• Required actions:
1. In the post "Upside down," which people and issues does the sentence beginning "It's this way whether you look at" name?
2. Can you echo, word for word, the part of the post "Upside down" that begins at the words "One in particular" and stops after "find ourselves in."?

Upside down

I just had an extensive session at my dentist. 3.5hours to prepare my tooth for a crown. For the very first time in my longstanding career as a dental patient, I filled the time open-mouthed listening to podcasts. And they (all 3 of them) were worth the discomfort.

One in particular makes me think. It’s an excerpt of one of Charles Eisenstein’s community calls (which I regularly attend as well), “The election may not mean what any of us think”. In his very own articluateness and meticulousness, Charles describes so in-depth the situation we as humanity find ourselves in.

Very few of us actually know what is going on and where it is leading and everyone who has thought they do (me included) is receiving harder or softer nudges that concepts, incidents or people aren’t what they seemed to have been.

It’s this way whether you look at Donald Trump, Joe Biden, the Ukraine war, Corona or climate change. Things are changing so quickly, the nuances of each of these issues/people are so manifold that it can easily get overwhelming.

Over the last few years, I have changed from a more or less convinced leftist liberal to someone who is no longer relating to myself and others in the way of socio-political classifications. A period of cognitive dissonance in which my state of mind consistently alternated between either “I’m totally off” or “they are”, as painful as it was, has helped me to see through the assumption that people, groups, or narratives are as rigid as I’d like to believe for my own sense of safety.

We’re certainly in a period of time in which many of us realize that we cannot continue like that: strictly believing and acting according to what others do, like, or approve of, whether they’re peers or so-called “elites”. The ensuing or accompanying sense of inner hollowness is too painful and obviously pointless.

• Saved data entries:

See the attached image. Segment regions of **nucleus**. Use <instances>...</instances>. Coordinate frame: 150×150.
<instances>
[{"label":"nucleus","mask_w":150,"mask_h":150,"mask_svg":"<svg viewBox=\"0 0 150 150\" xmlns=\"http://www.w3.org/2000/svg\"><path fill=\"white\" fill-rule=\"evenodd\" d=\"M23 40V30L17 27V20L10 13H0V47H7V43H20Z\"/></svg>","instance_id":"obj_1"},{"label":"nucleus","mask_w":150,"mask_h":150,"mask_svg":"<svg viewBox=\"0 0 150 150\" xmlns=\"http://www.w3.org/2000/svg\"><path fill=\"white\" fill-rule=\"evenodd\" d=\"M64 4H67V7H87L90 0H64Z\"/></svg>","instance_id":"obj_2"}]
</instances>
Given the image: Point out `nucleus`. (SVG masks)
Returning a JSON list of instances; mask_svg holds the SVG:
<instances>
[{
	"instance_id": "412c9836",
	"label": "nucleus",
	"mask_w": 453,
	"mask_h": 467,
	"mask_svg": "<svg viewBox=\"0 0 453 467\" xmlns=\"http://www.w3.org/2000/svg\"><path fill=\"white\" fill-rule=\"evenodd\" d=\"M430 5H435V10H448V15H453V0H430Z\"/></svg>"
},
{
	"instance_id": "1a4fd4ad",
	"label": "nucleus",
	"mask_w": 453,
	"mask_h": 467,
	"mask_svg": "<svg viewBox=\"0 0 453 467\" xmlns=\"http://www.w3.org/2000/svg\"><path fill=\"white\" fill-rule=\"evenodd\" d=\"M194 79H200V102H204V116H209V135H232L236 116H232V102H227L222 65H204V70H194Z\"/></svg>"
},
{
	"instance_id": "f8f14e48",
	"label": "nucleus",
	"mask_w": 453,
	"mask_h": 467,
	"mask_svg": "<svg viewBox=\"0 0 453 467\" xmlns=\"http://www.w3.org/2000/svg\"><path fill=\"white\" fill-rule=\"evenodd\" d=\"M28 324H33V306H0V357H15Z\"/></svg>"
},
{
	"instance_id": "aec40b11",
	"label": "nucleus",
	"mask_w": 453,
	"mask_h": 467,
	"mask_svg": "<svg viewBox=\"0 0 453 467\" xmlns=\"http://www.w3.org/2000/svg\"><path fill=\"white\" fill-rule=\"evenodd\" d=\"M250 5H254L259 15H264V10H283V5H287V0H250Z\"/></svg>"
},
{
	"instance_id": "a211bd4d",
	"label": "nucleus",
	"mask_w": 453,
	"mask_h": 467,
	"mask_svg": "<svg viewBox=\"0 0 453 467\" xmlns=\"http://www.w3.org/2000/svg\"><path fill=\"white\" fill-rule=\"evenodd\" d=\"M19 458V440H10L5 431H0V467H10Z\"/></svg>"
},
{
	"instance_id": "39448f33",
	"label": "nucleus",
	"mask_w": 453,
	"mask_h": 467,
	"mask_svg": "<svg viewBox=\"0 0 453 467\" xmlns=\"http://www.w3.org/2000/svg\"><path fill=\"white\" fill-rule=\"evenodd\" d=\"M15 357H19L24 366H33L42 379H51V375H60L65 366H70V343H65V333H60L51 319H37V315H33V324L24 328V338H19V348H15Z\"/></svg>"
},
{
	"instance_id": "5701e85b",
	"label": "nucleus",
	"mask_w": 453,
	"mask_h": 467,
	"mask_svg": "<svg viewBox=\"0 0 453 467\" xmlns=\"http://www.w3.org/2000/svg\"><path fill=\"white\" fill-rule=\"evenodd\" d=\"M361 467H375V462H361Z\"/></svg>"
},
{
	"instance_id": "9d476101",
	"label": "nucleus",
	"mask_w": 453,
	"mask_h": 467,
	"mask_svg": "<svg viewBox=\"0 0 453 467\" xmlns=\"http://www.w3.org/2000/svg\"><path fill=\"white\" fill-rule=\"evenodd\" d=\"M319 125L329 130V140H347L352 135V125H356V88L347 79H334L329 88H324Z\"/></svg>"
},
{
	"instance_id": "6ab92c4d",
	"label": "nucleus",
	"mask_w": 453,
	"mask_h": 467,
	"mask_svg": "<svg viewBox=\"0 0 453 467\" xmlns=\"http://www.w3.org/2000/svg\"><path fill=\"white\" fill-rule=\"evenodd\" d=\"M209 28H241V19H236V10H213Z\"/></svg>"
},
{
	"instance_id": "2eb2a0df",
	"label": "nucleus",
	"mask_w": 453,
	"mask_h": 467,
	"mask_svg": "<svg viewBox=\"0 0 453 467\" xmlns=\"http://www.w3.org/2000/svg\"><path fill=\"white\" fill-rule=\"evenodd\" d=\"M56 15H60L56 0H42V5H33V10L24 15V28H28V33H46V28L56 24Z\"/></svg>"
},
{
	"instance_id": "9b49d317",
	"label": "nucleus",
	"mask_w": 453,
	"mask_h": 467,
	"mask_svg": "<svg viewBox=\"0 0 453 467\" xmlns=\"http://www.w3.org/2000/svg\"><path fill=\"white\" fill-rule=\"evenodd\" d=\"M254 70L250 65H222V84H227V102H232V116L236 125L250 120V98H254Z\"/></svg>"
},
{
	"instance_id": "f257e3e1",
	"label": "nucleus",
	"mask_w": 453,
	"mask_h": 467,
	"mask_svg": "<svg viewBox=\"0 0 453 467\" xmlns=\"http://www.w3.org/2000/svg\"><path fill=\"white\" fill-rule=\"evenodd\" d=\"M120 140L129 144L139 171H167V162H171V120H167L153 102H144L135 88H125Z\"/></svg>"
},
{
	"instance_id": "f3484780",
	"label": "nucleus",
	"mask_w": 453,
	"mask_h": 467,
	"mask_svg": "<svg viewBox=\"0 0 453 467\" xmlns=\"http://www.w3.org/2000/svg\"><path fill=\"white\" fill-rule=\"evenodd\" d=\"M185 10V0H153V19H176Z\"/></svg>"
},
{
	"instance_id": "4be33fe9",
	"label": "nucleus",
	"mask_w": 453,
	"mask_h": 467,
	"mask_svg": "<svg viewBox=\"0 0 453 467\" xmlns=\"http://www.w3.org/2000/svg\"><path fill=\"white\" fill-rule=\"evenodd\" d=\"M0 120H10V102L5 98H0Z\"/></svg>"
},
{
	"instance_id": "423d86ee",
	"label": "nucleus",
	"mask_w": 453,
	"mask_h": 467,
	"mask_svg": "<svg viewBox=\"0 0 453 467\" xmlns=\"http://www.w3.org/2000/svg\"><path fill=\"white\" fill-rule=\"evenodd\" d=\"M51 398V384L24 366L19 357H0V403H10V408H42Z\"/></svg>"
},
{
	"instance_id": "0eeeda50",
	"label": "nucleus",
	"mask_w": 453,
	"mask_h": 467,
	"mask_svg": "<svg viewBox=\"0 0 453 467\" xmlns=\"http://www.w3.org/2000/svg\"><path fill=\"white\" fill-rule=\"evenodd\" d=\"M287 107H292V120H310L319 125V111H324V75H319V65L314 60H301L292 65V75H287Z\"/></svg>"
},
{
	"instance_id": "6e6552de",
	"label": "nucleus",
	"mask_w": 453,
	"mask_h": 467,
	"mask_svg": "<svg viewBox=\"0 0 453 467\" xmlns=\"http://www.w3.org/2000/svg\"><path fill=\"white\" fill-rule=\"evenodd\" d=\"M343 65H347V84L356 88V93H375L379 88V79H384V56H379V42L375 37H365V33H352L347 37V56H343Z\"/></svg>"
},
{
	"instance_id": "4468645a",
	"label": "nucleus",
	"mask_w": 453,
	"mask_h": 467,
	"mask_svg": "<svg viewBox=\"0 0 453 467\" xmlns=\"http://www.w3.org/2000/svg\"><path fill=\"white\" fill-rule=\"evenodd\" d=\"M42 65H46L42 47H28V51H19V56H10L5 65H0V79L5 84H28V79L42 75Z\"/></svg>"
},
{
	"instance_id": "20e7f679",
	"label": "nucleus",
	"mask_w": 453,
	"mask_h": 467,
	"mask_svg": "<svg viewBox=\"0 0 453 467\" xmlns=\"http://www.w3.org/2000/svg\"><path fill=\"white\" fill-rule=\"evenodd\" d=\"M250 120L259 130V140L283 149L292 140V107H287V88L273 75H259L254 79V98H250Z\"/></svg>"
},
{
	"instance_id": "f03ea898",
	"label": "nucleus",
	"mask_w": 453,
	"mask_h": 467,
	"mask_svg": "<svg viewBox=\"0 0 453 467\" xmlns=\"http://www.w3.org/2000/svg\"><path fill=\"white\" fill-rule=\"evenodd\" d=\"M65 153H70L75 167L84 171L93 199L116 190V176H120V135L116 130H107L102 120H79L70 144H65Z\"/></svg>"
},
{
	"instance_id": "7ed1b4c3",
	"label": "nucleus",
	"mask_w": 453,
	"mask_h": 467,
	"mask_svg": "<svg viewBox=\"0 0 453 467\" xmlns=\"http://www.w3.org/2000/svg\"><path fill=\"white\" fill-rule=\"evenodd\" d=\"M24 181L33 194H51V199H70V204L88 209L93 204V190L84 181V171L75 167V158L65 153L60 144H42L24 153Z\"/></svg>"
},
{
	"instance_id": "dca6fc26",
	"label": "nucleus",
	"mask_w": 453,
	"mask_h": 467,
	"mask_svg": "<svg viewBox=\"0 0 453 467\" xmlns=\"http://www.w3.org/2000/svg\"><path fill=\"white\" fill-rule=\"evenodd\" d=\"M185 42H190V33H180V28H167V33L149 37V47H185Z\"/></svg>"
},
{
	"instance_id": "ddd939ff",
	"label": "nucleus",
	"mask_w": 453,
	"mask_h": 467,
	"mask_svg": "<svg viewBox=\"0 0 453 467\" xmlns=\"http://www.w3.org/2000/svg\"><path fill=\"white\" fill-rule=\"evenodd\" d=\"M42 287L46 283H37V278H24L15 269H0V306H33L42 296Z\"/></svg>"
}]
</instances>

• List of solutions:
1. Donald Trump, Joe Biden, the Ukraine war, Corona, climate change

2.
One in particular makes me think. It’s an excerpt of one of Charles Eisenstein’s community calls (which I regularly attend as well), “The election may not mean what any of us think”. In his very own articluateness and meticulousness, Charles describes so in-depth the situation we as humanity find ourselves in.